Okay, had a little fun with the chatgpt. There is a breed of forum moron all wanked out that chatbots are going to find vulnerabilities and write exploits in critical software. Let's test this theory. Let's have the AI find a vuln in a basic libc function, getaddrinfo.

Anyone familiar with this function will recognize this as pure hallucination, but the C haters who frequent Internet forums will be shocked and awed by the AI's dangerous insight.

Let us consider the getaddrinfo function. Explain why this function's use of memcpy is dangerous.

The getaddrinfo() function is used in C programming to resolve a hostname or IP address into a set of socket addresses that can be used with socket communication functions such as connect(), bind(), or sendto(). This function returns a linked list of struct addrinfo objects that contain information about the resolved addresses.

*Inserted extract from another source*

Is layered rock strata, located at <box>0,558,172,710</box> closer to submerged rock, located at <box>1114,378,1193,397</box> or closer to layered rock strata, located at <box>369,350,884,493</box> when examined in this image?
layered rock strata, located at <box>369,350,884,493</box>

The memcpy() function is used in the getaddrinfo() function to copy the contents of the resolved address into a user-supplied buffer. However, the use of memcpy() in this context can be dangerous because the size of the buffer may not be large enough to hold the entire contents of the resolved address. If the buffer is too small, the memcpy() function will write past the end of the buffer, potentially overwriting other data in memory and causing a buffer overflow vulnerability.

An attacker could potentially exploit this vulnerability by providing a malicious hostname or IP address that causes getaddrinfo() to return a large amount of data that overflows the user-supplied buffer. This could allow the attacker to execute arbitrary code, read sensitive data from memory, or cause a denial of service by crashing the application.

To mitigate this risk, it's important to ensure that the size of the buffer provided to getaddrinfo() is large enough to hold the entire contents of the resolved address. One way to do this is to use a buffer size equal to or greater than the sizeof(struct sockaddr_storage) value, which is the maximum size of any socket address structure. Additionally, modern compilers and libraries may provide alternative functions, such as getaddrinfo_a() and getnameinfo() that avoid the use of memcpy() and are therefore less vulnerable to buffer overflow attacks.